The Jewish writer gets up and walks onto the stage.  He reads a couple of poems, then discusses some ideas with a Native American man.  They agree that, instead of focusing on cultural and National injustices of the past, we must focus our energies on what can be done now.  The Jewish man then makes a simple, profound statement that feels really powerful, and so I decide to write down:

"You must find the god of the moment."

He sits back down in the chair next to me, to my left.  Max is now seated in the chair at the end of our row, to the right.  The writer gives me a large, yellow, laminated page; larger than an 8 1/2 by 11-inch piece of notebook paper.  Printed on this sheet are the poems he read onstage scattered around the page in black type along with other writings - perhaps even the exchange with the Native American man (who resembled Damo Suzuki, the Japanese singer from the Krautrock band, Can).

Now I'm in the "nosebleeds" at a large, outdoor stadium.  There are rows of seats folded up, and each folded-up seat secures an extra folding chair between the seat-back and folded-up bottom.  These folding chairs can be removed to accommodate extra people if there aren't enough seats in the stadium.  There are so many people standing that I move a few times to offer my seat to various women who are standing.

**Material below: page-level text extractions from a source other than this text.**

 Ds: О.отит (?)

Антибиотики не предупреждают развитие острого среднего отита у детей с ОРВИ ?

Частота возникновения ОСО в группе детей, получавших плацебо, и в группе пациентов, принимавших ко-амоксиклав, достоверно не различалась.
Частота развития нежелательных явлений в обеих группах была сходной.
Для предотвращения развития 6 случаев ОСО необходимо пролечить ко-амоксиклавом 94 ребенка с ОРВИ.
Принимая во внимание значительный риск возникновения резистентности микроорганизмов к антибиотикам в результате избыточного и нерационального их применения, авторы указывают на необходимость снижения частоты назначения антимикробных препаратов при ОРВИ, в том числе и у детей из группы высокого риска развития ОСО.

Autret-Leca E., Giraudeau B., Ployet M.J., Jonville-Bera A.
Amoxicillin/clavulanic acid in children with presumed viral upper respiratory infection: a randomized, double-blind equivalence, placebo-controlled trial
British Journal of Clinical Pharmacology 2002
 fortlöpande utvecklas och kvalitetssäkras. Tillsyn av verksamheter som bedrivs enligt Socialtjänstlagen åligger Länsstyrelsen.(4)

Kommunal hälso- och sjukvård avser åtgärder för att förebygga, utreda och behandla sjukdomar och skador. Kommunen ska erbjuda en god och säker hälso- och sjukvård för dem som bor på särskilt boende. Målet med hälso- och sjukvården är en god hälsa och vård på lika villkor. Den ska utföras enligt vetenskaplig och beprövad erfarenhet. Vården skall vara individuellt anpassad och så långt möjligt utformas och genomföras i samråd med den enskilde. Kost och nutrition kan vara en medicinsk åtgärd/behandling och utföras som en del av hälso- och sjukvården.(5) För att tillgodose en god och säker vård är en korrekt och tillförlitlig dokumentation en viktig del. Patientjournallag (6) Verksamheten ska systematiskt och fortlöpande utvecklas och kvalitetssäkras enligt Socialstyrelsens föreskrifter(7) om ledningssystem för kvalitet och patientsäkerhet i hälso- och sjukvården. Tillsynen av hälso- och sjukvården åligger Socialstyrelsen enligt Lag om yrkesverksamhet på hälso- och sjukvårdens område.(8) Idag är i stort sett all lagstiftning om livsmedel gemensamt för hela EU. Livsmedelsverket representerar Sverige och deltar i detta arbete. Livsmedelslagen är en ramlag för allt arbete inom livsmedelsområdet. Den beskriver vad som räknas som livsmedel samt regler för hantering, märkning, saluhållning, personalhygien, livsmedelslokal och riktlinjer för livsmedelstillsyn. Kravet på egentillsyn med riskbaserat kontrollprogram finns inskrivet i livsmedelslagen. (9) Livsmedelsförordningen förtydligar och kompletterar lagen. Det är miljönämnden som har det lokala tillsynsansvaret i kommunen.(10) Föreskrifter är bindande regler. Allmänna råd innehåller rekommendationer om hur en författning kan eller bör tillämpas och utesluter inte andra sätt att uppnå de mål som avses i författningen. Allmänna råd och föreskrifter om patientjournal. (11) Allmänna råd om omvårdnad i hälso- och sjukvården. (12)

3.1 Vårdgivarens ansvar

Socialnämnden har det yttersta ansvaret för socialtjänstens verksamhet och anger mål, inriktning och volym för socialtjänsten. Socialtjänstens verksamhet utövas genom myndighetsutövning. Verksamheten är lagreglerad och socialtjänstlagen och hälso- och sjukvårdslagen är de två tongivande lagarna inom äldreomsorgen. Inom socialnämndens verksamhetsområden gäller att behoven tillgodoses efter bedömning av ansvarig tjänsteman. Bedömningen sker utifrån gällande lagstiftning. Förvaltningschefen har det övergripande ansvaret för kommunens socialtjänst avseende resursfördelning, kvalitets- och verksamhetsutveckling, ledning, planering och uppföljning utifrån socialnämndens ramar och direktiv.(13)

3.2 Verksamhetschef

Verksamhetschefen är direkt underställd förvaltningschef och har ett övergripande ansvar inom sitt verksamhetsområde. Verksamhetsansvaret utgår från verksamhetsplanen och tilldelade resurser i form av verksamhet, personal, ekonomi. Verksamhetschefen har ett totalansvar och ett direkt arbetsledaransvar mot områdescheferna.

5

At one point, I'm sitting on the concrete step at the edge of the ramp between rows of seats.  Across the isle from me, up here in the nosebleeds, is the current speaker at this event.  He is speaking on the subject of pain.  He describes all the different kinds of pain in his body due to injuries or other factors; I'm not exactly sure.  He doesn't seem to be in agony as he speaks, so he must have come up with ways to manage his pain.

At first he is a young man, in a thick denim hoodie that is mostly white with a few thin, blue vertical stripes.  He has some light stubble on his face.  Later on in his speech, he is an extremely tan man in his late 40's, and I wonder whether skin cancer is one thing contributing to his pain.  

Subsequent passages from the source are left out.